_Selected excerpt:_
Pumpkinperson.com said...

The problem with studying people with IQ's below 50 is that their disabilities are likely to be organic rather than familial and thus not part of the biologically normal variation in IQ. It is for this reason that there are more people with IQ's below 50 than the normal curve predicts; the normal curve is includes only the biologically normal population since the standardization samples of the Wechsler exclude anyone with mental disorders. In the normal population, lower IQ people have lower rates of myopia, but in the Downs Syndrome population, myopia rates are undiminished. This is because, according to Jensen, the chromosomal abnormality overrides the usual source of polygenetic IQ variation. An IQ 150 parent is just as likely to have a Downs Syndromr children as an IQ 85 parent, however the latter is far more likely to have a child with non-organic low IQ.

But here's the question: Do the Down's Syndrome children of genius parents average higher IQ's than other Down's Syndrome kids, or does the parents' IQ lose it's genetic influence when the child have Down's?

steve hsu said...

Mutations of large effect may yield clues about impairment of cognition (i.e., molecular mechanisms). That may help to identify variants of smaller negative effect ("nicks") in the future.

Pumpkinperson.com said...

It may yield clues as you say, but it may also cause wild goose chases. I defenitely agree that looking at cognitive outliers (high or low) is an excellent way to find IQ genes, but in my humble speculative opinion, a more efficient approach might be to look only at familial outliers and not at organic outliers.

_Extracted information:_
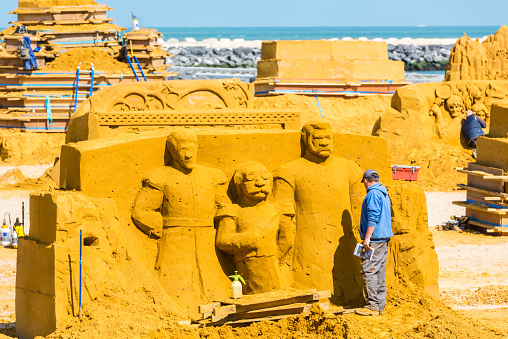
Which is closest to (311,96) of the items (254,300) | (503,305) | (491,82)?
(491,82)

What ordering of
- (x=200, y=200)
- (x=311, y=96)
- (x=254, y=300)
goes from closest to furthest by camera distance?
(x=254, y=300) → (x=200, y=200) → (x=311, y=96)

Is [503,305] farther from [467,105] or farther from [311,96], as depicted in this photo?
[311,96]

_Exercise:_ From the discussion of IQ and Down syndrome, retype the passage that begins at the words "But here's the" and ends after the words "in the future.".

_Answer for the task:_
But here's the question: Do the Down's Syndrome children of genius parents average higher IQ's than other Down's Syndrome kids, or does the parents' IQ lose it's genetic influence when the child have Down's?

steve hsu said...

Mutations of large effect may yield clues about impairment of cognition (i.e., molecular mechanisms). That may help to identify variants of smaller negative effect ("nicks") in the future.